(Entries on spatial positioning)

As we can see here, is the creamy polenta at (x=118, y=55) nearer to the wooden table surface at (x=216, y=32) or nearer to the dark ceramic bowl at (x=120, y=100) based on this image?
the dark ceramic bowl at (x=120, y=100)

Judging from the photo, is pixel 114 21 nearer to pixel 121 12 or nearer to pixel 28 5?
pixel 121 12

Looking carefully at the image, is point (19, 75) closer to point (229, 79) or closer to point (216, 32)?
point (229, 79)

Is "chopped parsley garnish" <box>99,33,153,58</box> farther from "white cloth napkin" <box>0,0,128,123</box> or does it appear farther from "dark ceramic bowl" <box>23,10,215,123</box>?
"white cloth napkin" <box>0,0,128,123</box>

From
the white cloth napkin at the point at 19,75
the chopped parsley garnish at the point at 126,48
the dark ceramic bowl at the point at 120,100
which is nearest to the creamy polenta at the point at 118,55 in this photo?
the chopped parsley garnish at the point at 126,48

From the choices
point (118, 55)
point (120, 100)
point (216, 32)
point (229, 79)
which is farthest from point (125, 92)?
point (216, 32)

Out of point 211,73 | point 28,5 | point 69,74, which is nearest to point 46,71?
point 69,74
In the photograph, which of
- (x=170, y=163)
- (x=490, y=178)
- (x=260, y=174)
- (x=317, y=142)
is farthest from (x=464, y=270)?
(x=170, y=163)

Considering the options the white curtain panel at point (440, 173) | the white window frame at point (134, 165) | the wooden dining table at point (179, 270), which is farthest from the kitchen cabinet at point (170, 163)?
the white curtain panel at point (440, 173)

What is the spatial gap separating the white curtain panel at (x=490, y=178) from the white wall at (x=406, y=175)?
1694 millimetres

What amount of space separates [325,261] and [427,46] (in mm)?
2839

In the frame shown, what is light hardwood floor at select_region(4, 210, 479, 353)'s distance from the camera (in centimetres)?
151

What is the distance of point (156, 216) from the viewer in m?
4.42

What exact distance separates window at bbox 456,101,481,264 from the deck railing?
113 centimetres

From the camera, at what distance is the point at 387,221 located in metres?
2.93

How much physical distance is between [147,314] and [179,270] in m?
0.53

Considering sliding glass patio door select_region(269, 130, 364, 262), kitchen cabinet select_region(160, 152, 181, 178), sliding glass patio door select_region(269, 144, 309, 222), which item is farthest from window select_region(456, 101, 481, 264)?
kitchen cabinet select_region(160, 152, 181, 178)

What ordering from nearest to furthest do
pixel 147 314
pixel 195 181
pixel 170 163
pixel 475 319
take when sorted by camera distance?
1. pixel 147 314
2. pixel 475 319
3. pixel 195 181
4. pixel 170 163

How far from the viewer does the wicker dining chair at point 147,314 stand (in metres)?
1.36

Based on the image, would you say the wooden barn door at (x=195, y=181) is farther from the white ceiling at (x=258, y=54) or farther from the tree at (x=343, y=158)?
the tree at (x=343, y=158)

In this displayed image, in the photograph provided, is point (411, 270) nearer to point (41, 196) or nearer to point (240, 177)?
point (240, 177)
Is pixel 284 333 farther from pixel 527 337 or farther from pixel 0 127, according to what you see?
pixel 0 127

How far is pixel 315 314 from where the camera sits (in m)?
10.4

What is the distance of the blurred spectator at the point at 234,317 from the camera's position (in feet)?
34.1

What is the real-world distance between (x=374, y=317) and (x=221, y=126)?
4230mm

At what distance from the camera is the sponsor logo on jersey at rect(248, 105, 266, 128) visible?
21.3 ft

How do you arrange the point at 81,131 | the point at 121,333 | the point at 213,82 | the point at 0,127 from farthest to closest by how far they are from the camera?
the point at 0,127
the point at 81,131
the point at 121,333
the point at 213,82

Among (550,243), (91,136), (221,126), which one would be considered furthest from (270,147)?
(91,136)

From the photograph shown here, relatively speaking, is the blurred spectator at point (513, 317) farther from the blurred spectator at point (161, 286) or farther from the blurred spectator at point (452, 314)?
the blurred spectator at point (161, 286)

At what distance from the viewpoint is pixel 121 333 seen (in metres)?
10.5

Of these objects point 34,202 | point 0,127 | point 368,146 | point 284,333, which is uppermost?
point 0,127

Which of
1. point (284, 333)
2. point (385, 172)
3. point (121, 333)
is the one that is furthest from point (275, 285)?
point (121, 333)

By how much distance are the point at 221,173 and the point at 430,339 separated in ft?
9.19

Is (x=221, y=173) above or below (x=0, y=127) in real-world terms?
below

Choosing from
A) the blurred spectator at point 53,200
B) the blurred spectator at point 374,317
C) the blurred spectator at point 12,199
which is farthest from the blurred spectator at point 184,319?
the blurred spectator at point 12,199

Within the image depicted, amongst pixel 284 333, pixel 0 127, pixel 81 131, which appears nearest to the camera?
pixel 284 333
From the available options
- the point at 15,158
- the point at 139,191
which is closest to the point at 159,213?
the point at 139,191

* What to produce: Edit the lines above, changing "creamy polenta" to "soft polenta" and leaving everything else unchanged.

* Right answer:
As we can see here, is the soft polenta at (x=118, y=55) nearer to the wooden table surface at (x=216, y=32) or nearer to the dark ceramic bowl at (x=120, y=100) based on this image?
the dark ceramic bowl at (x=120, y=100)

Judging from the photo, is pixel 114 21 nearer to pixel 121 12 or nearer to pixel 28 5?
pixel 121 12

Looking carefully at the image, is point (19, 75) closer to point (229, 79) or closer to point (216, 32)?
point (229, 79)

Is "chopped parsley garnish" <box>99,33,153,58</box> farther from "white cloth napkin" <box>0,0,128,123</box> or does it appear farther from "dark ceramic bowl" <box>23,10,215,123</box>?
"white cloth napkin" <box>0,0,128,123</box>

From
the white cloth napkin at the point at 19,75
the chopped parsley garnish at the point at 126,48
the dark ceramic bowl at the point at 120,100
which is nearest to the soft polenta at the point at 118,55 in this photo?
the chopped parsley garnish at the point at 126,48

From the choices
point (118, 55)
point (120, 100)
point (216, 32)
point (229, 79)
which is farthest from point (125, 92)?
point (216, 32)

Out of point 211,73 | point 28,5 | point 69,74, which is nearest to point 46,71?
point 69,74
In the photograph, which of
- (x=170, y=163)
- (x=490, y=178)
- (x=260, y=174)
- (x=317, y=142)
is farthest from (x=464, y=270)?
(x=170, y=163)

Considering the options the white curtain panel at point (440, 173) | the white window frame at point (134, 165) | the wooden dining table at point (179, 270), which is farthest from the kitchen cabinet at point (170, 163)?
the white curtain panel at point (440, 173)

What is the spatial gap separating the white curtain panel at (x=490, y=178) from the white wall at (x=406, y=175)?
1694 millimetres

What amount of space separates [325,261] and [427,46] (in mm)?
2839

In the frame shown, what is light hardwood floor at select_region(4, 210, 479, 353)'s distance from the camera (in centimetres)?
151

What is the distance of point (156, 216) from the viewer in m?
4.42

What exact distance separates window at bbox 456,101,481,264 from the deck railing?
113 centimetres

From the camera, at what distance is the point at 387,221 located in metres?
2.93

How much physical distance is between [147,314] and [179,270] in m?
0.53

Considering sliding glass patio door select_region(269, 130, 364, 262), kitchen cabinet select_region(160, 152, 181, 178), sliding glass patio door select_region(269, 144, 309, 222), which item is farthest from window select_region(456, 101, 481, 264)?
kitchen cabinet select_region(160, 152, 181, 178)

What ordering from nearest to furthest do
pixel 147 314
pixel 195 181
pixel 170 163
pixel 475 319
take when sorted by camera distance?
1. pixel 147 314
2. pixel 475 319
3. pixel 195 181
4. pixel 170 163

How far from the viewer does the wicker dining chair at point 147,314 stand (in metres)?
1.36

Based on the image, would you say the wooden barn door at (x=195, y=181) is farther from the white ceiling at (x=258, y=54) or farther from the tree at (x=343, y=158)?
the tree at (x=343, y=158)

In this displayed image, in the photograph provided, is point (411, 270) nearer to point (41, 196) or nearer to point (240, 177)?
point (240, 177)
Is pixel 284 333 farther from pixel 527 337 or farther from pixel 0 127, according to what you see?
pixel 0 127

How far is pixel 315 314 from where the camera sits (in m)?
10.4

What is the distance of the blurred spectator at the point at 234,317 from the camera's position (in feet)?
34.1

What is the real-world distance between (x=374, y=317) and (x=221, y=126)?
4230mm

At what distance from the camera is the sponsor logo on jersey at rect(248, 105, 266, 128) visible?
21.3 ft

How do you arrange the point at 81,131 | the point at 121,333 | the point at 213,82 | the point at 0,127 from farthest to closest by how far they are from the camera?
the point at 0,127
the point at 81,131
the point at 121,333
the point at 213,82

Among (550,243), (91,136), (221,126), which one would be considered furthest from (270,147)?
(91,136)

From the photograph shown here, relatively speaking, is the blurred spectator at point (513, 317) farther from the blurred spectator at point (161, 286) or farther from the blurred spectator at point (452, 314)?
the blurred spectator at point (161, 286)

At what distance from the viewpoint is pixel 121 333 seen (in metres)?
10.5

Of these objects point 34,202 | point 0,127 | point 368,146 | point 284,333, which is uppermost?
point 0,127

Which of
1. point (284, 333)
2. point (385, 172)
3. point (121, 333)
is the one that is furthest from point (275, 285)?
point (121, 333)

By how much distance are the point at 221,173 and the point at 430,339 separated in ft?
9.19

Is (x=221, y=173) above or below (x=0, y=127) in real-world terms?
below

Choosing from
A) the blurred spectator at point 53,200
B) the blurred spectator at point 374,317
C) the blurred spectator at point 12,199
which is farthest from the blurred spectator at point 184,319?
the blurred spectator at point 12,199

Within the image depicted, amongst pixel 284 333, pixel 0 127, pixel 81 131, which appears nearest to the camera?
pixel 284 333
From the available options
- the point at 15,158
- the point at 139,191
which is closest to the point at 159,213?
the point at 139,191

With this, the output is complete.